先月3月1日(金)お台場にオープンした「イマーシブ・フォート東京」

 

しかし、このパークで一番高評価&話題のアトラクション「江戸花魁奇譚」(えど おいらん きたん)はお金がな

チケット売り切れの日が続いて残念ながらなかなか体験できませんでしたが、先日お金の工面がつ
なんとか予約と休みが取れたので、ようやく体験してきました。

 

この「江戸花魁奇譚」こそ、パークのキャッピコピーにある「人生、全とっかえ。」となるような、自分以外の何かになれる凄い経験が待っているのでしょうか・・・!?

 

私の目利きは甘くありません。忌憚(きたん)ないレビューをさせていただきます。花魁奇譚(きたん)だけに。

奇譚(きたん):世にも珍しく不思議な物語や伝説。

忌憚(きたん):忌みはばかること。遠慮すること。

 

ハイレベルなダジャレに世界一有名なキャラクターも思わず駆けつけたようで、彼から壮大なツッコミを貰ったところで、いよいよレビューを書いていきましょう。

 

・「江戸花魁奇譚」アトラクションの流れ

皆さんご存知のように、このアトラクションは入る前に(要約すると)"ネタバレ厳禁"「誓約書」を書かされます。どこまでがネタバレになるのか正直分かりませんが、怒られなさそうな範囲で書いていきます。

※2025年3月1日以降は基本的に体験談の投稿が自由になりました

 

物語最初の舞台はヨーロッパのとあるホテル「オールド・ドリーム・イン」。

 

そこでは密かに闇オークションが開催されており、この日のオークション目玉商品は妖刀「藤烏」(ふじがらす 「鳥(とり)」 ではなく横棒が1つ少ない「烏(からす)」)。

 

藤烏は藤の木で作られた鞘、そしてカラスの如く真っ黒な刃をもつ珍しく、そして曰く付きの妖刀・・・。

オークションの前に、映像にてこの刀に纏わる詳しいストーリーを見ます。

江戸時代、少年「次郎吉(じろきち)」と両親がいなく次郎吉の家に引き取られた少女「紫珠(しず)」は兄弟のように共に育った。刀鍛冶であった次郎吉の父は、生活のため神の使いである烏(カラス)の生き血を吸わせて鍛錬した究極の刀、「藤烏」を完成させる。だが、父はその刀で自ら妻を切り殺した。

 

次郎吉は紫珠を連れて逃げ、当てもなく街を彷徨っていたところ、紫珠は遊郭の主人に拾われる。次郎吉は紫珠の幸せを信じ、それを見届けた・・・。

 

月日は流れ、紫珠は「夕紫花魁」として美しく成長。次郎吉はいつも傍で紫珠を見守っており、いつしか2人は互いに恋焦がれるように・・・。
だが、遊郭で連続辻切事件が発生、紫珠もその犠牲になった。

表示情報:
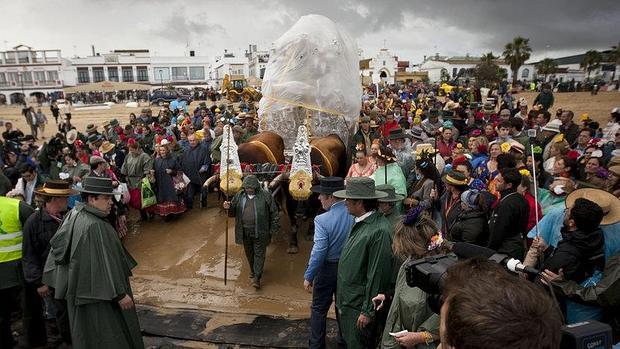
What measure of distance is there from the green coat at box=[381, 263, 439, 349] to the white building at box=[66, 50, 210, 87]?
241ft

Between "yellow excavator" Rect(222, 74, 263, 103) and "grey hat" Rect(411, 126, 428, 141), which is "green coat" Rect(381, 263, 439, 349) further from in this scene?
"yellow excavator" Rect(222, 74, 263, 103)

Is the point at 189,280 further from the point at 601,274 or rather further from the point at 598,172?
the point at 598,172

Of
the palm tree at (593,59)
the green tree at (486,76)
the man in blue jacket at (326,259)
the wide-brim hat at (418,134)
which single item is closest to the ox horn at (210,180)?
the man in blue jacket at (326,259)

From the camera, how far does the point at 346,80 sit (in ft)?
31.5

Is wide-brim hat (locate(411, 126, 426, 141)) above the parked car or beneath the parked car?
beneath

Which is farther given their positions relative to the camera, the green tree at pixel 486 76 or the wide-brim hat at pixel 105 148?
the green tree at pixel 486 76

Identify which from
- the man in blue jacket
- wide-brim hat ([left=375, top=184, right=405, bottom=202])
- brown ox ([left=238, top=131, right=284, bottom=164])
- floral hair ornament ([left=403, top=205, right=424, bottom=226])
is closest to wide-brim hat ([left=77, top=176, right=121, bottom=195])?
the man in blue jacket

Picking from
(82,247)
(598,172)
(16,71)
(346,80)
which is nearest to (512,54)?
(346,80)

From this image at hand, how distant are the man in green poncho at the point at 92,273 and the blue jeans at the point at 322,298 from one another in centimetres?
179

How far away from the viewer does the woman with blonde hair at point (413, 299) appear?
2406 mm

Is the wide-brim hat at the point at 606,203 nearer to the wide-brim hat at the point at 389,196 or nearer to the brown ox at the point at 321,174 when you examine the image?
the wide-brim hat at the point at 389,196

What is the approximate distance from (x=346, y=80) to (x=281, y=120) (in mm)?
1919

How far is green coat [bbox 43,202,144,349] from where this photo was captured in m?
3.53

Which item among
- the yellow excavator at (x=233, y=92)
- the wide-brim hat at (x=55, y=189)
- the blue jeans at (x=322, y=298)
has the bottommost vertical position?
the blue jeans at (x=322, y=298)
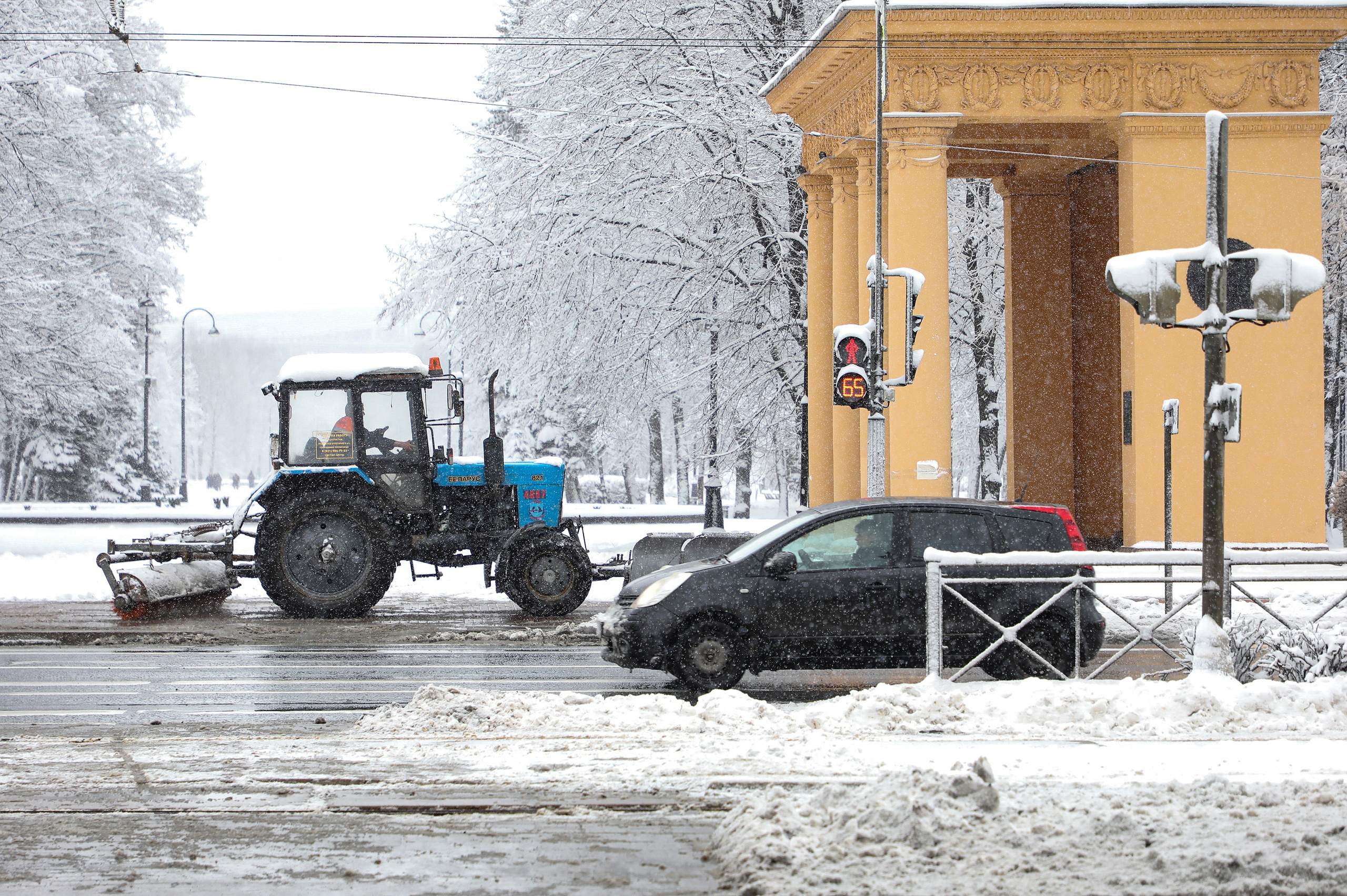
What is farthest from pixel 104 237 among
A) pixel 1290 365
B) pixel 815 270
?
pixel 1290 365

--

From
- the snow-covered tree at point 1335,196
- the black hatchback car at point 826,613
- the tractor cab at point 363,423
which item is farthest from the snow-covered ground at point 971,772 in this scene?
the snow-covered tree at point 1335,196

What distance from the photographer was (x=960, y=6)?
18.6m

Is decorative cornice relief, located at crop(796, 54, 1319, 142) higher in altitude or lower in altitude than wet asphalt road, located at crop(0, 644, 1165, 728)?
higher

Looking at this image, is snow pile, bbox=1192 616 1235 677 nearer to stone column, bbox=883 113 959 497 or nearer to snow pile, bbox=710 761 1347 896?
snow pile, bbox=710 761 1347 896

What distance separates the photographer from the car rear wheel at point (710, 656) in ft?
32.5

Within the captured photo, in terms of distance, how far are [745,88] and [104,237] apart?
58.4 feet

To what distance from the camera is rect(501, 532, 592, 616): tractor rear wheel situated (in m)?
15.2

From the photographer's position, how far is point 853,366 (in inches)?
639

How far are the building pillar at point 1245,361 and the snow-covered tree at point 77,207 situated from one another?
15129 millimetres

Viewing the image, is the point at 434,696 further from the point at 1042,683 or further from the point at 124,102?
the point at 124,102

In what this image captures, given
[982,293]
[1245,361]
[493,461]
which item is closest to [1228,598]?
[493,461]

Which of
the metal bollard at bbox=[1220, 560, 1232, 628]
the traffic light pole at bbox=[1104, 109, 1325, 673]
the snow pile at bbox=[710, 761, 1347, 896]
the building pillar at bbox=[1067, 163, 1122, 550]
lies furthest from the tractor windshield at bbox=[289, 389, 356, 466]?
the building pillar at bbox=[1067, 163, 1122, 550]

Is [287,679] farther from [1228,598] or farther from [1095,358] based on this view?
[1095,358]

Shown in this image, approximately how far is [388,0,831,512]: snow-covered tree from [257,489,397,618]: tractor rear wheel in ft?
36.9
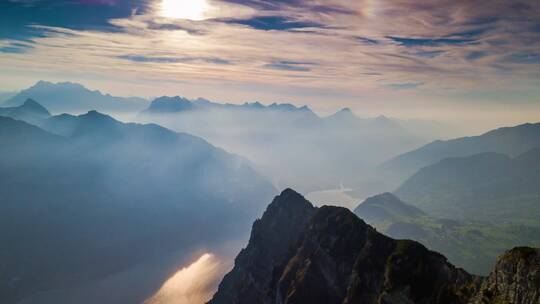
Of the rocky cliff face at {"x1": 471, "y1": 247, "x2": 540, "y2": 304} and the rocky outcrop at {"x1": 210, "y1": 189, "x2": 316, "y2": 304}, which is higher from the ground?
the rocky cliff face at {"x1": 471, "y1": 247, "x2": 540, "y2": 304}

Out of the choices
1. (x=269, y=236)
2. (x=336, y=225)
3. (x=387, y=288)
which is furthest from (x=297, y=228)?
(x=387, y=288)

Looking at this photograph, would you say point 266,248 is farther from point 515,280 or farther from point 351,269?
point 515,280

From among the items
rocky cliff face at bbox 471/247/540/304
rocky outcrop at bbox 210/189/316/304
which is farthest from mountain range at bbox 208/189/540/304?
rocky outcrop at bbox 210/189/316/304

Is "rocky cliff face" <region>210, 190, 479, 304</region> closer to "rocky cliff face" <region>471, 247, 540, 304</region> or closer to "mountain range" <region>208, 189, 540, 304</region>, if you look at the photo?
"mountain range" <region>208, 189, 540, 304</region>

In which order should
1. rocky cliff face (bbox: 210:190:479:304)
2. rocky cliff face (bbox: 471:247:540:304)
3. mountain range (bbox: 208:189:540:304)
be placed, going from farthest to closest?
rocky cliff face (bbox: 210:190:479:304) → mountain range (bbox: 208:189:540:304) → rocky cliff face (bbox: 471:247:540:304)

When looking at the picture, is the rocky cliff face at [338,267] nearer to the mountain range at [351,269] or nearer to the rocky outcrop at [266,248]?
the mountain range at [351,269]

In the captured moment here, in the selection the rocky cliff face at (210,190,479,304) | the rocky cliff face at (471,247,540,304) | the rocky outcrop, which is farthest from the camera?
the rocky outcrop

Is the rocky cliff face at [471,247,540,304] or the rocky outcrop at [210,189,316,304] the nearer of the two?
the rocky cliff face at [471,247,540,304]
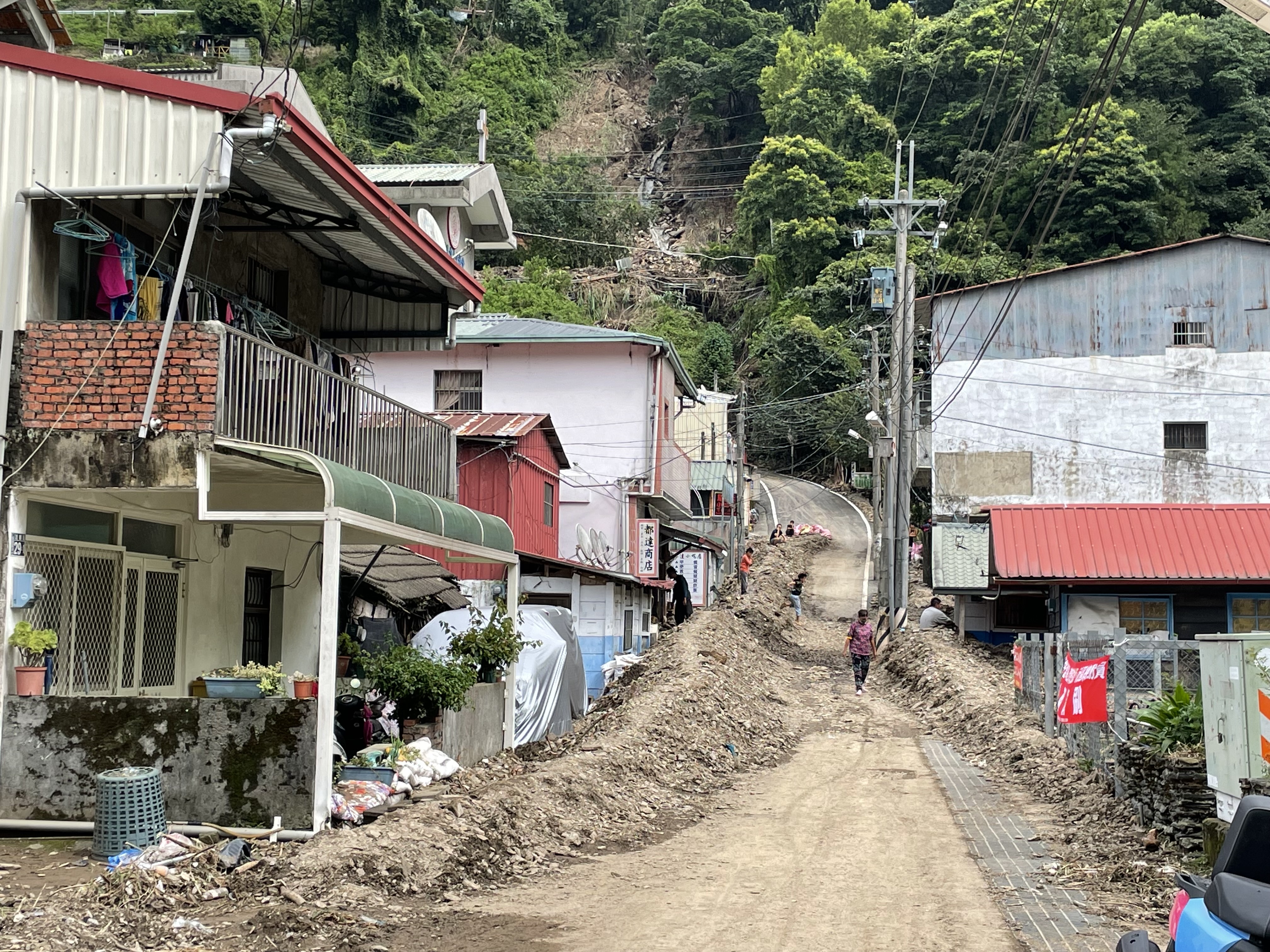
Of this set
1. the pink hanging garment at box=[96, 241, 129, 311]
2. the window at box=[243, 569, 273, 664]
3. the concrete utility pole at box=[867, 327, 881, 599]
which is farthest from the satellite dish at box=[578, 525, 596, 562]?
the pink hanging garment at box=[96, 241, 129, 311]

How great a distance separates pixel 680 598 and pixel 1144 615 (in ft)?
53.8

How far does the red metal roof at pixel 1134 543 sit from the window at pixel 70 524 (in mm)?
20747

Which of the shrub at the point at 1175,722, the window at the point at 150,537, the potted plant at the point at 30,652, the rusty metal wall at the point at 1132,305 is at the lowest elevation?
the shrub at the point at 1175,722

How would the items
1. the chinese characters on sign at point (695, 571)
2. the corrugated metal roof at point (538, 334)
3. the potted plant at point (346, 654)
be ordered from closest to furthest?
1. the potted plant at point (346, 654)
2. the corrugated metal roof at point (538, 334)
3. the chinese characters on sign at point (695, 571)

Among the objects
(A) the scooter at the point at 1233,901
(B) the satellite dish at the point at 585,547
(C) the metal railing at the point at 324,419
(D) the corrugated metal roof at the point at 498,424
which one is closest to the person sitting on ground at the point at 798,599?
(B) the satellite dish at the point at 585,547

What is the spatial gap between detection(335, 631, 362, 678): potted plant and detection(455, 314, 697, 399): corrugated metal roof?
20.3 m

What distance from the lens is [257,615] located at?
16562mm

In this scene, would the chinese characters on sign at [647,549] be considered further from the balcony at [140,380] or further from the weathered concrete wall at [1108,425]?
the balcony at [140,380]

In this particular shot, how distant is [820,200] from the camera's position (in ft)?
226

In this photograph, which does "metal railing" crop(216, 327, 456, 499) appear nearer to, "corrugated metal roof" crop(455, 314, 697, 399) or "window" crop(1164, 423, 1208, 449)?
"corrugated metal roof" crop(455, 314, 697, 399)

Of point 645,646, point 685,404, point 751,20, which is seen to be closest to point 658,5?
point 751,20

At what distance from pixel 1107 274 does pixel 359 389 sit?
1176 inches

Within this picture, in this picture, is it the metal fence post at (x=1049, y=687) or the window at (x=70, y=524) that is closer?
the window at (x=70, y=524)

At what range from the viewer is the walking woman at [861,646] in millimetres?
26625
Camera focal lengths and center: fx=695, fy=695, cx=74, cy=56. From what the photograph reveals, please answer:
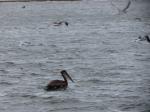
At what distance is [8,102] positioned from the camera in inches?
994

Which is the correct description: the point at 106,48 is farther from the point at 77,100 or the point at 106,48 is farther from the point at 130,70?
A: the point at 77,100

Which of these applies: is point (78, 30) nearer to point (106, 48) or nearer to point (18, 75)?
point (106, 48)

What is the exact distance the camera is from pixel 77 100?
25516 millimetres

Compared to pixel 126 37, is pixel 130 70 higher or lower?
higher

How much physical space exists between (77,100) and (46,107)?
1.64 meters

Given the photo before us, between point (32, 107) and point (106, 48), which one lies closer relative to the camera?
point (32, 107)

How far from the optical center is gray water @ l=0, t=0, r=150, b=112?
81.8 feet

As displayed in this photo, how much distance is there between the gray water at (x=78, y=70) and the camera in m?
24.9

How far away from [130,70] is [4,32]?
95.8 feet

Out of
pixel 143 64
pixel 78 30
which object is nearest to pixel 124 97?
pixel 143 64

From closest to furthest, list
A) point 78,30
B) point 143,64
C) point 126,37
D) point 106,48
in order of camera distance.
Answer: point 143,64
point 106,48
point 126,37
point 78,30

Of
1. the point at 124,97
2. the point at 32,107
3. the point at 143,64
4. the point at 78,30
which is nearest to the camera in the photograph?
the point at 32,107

...

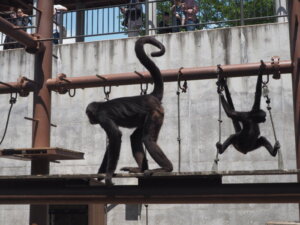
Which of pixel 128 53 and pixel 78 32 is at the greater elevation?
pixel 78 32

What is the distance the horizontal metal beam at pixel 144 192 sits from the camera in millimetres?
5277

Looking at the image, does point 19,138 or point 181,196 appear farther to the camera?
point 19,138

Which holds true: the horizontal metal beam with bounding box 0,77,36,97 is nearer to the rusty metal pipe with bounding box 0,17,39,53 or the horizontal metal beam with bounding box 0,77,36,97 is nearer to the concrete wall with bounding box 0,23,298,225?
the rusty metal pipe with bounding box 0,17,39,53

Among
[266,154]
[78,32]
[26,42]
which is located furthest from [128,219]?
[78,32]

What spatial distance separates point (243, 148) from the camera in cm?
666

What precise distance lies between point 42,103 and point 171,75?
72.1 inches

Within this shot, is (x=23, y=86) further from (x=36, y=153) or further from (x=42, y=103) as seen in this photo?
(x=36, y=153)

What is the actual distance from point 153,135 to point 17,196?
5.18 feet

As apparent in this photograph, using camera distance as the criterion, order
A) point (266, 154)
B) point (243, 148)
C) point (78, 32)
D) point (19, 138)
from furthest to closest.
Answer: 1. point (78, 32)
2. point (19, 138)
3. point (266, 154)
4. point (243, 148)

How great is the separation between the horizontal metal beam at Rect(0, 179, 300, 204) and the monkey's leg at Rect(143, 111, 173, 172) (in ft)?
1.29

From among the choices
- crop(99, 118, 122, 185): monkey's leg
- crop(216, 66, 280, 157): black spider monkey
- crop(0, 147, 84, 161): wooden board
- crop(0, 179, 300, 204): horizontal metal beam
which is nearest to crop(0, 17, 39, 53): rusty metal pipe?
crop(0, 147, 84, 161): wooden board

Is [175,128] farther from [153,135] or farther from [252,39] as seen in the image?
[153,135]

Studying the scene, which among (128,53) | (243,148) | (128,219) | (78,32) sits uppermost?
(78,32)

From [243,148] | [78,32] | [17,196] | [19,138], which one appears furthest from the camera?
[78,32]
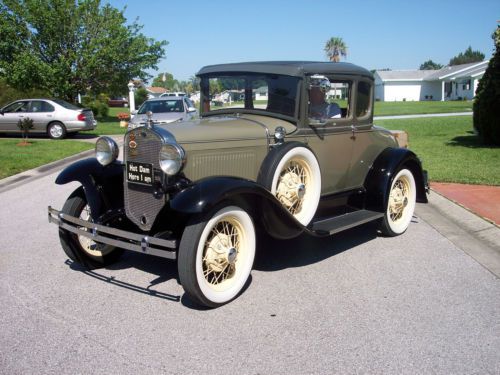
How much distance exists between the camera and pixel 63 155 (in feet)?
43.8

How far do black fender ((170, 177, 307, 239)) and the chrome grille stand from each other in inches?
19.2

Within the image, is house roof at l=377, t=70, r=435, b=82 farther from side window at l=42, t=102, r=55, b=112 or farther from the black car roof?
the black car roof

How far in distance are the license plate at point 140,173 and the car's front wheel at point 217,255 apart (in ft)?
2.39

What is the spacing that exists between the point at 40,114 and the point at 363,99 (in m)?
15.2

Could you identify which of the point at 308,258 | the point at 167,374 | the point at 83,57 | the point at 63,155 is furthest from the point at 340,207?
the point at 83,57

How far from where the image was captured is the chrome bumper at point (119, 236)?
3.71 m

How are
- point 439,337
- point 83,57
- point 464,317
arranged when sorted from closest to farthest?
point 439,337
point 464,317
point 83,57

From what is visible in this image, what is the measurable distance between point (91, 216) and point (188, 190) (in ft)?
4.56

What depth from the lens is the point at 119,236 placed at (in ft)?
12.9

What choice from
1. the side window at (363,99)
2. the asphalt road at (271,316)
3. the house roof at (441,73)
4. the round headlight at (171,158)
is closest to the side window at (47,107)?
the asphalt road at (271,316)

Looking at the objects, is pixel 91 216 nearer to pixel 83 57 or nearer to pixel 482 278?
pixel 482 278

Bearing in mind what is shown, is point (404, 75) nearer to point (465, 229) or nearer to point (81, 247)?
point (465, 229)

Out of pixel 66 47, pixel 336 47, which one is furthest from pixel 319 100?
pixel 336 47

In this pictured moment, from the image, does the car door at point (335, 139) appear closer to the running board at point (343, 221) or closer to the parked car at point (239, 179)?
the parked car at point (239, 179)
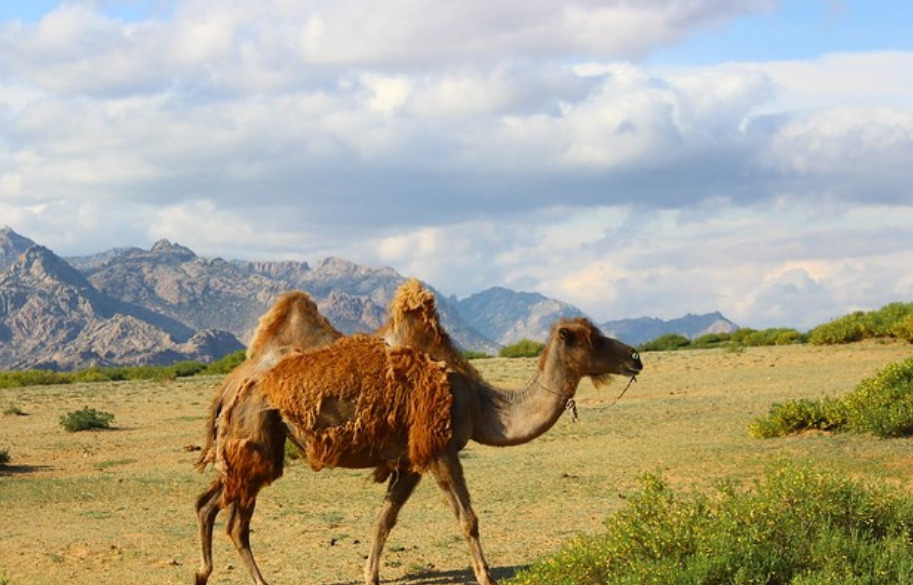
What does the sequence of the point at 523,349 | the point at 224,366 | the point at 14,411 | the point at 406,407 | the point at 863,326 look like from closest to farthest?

課題一覧:
[a] イマーシブ・フォート東京の体験記について、次の問いに答えよ。
(i) イマーシブ・フォート東京がお台場にオープンしたのは何月何日か。
(ii) 物語最初の舞台となるホテルの名前は何か。
(iii) 成長した紫珠は何という名の花魁になったか。
[b] 次の各文がイマーシブ・フォート東京の体験記の内容と合うかどうかを判断し、根拠となる箇所を引用せよ。
(i) 妖刀「藤烏」の鞘は藤の木で作られている。
(ii) 次郎吉の父は藤烏で紫珠を切り殺した。
(iii) このアトラクションでは、入る前に誓約書を書く。
[c] イマーシブ・フォート東京の体験記の続きを書け。

解答:
[a]
(i) 3月1日(金)
(ii) 「オールド・ドリーム・イン」
(iii) 「夕紫花魁」

[b]
(i) はい。『藤の木で作られた鞘』
(ii) いいえ。『父はその刀で自ら妻を切り殺した』
(iii) はい。『このアトラクションは入る前に(要約すると)"ネタバレ厳禁"「誓約書」を書かされます』

[c]
全ては手にした者は刀に操られ、人斬りの衝動が抑えられなくなるという呪われた妖刀「藤烏」がもたらした事なのか? 刀を手にした者は不死となり、200年以上経った今も彷徨い続けているという・・・。

 

 

物語本編、オークションがスタート。妖刀「藤烏」は、とある男が5億円という破格の値段で落札しました。男は競り落としたその刀で、自らを斬

「よすのだ!」

「なぜ止める・・・。まだ俺を苦しめるのか・・・。」

 
そなたの人生を、やり直したくはないか? 参ろう、あの花魁道中の日へ・・・。」

 

 

約200年前の「江戸の花街」へタイムスリップ、目の前に花魁道中の世界が広がります。

 
最初にとある男が「もうすぐここに辻斬りが来る!」と騒ぎを起こし、その後は参加者達はアクター演じるキャラクター達の案内でそれぞれ全く違う個別の体験ができます。 
 
手持ち太鼓の演奏をしたり、鞠で一緒に遊んだり、時には「花魁」がいる座敷で過ごしたり・・・。

 

物語の根底に関わる重要な話を体験できる場合もあれば、ただキャラクター達と戯れるだけもあるなど、当り外れが大きいのが難点ではあります。

 

私も1回目と2回目は大した体験ではありませんでしたが、3回目にして夕紫花魁がいる立花屋に案内され、彼女を拾い育てた義父から紫珠の生い立ちが聞けるなど貴重な体験ができました。

 

ただし、あくまで個別ルートは物語の大筋に関係はないサイドストーリーではあり、大筋の重要なシーンの時は全員で共通して見る形になるので、人によって全体の印象が大きく異なるって事にはならないと思います。ただし、サイドストーリーの行動次第でエンディングが変わるようです。決められた(案内された)事以外の行動を起こすのは難しいと思いますが・・・。

 

そして中盤、夕紫花魁の花魁道中が行われます。するとその最中、本当に辻斬りが現れ・・・。

 

この辻斬りのシーンは過激な描写が多く、本作がR-18の理由はこれだと思われます(花魁の性的な描写は控えめである)。残酷で直接的な殺害、悪趣味で猟奇的な展開もあります。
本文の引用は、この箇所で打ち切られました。